Given a task and a cluttered scene, the robot can select the object that possesses the related affordance, grasp the correct part,
and apply the functional part to the target object to perform desired actions.

Abstract

Affordance, defined as the potential actions that an object offers, is crucial for embodied AI agents. For example, such knowledge directs an agent to grasp a knife by the handle for cutting or by the blade for safe handover. While existing approaches have made notable progress, affordance research still faces three key challenges: data scarcity, poor generalization, and real-world deployment. Specifically, there is a lack of large-scale affordance datasets with precise segmentation maps, existing models struggle to generalize across different domains or novel object and affordance classes, and little work demonstrates deployability in real-world scenarios.

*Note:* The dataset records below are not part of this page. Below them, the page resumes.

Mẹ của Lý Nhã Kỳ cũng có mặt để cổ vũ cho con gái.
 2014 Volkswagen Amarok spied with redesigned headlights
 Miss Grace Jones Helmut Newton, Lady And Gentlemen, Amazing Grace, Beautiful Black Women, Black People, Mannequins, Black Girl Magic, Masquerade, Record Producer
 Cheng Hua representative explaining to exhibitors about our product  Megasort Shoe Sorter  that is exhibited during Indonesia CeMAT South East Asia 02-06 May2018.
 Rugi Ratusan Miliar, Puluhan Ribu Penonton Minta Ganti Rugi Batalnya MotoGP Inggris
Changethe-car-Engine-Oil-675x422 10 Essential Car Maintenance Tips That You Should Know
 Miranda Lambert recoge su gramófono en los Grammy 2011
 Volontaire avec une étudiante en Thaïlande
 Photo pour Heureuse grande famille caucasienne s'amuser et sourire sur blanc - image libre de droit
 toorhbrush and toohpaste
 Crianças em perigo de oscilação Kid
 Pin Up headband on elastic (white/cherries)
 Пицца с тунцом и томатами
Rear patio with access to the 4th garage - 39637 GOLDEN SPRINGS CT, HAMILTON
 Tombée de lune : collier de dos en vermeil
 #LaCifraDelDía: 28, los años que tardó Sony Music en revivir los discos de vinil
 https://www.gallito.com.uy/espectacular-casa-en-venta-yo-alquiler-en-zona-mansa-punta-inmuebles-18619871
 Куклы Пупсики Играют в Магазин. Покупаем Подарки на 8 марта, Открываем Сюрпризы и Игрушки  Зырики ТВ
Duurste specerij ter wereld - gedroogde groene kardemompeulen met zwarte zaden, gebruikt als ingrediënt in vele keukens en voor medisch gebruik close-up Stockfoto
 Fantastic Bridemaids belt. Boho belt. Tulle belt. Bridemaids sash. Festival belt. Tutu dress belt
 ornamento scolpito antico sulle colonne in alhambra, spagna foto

In this work, we address these issues by proposing a complete affordance learning system that (1) takes in egocentric videos and outputs precise affordance annotations without human labeling, (2) leverages geometric information and vision foundation models to improve generalization, and (3) introduces a framework that facilitates affordance-oriented robotic manipulation such as tool grasping and robot-to-human tool handover.

Experimental results show that our model surpasses the state-of-the-art by 13.8% in mIoU, and the framework achieves 77.1% successful grasping among 179 trials, including evaluations on seen, unseen classes, and cluttered scenes.

Geometry-guided Affordance Transformer (GAT)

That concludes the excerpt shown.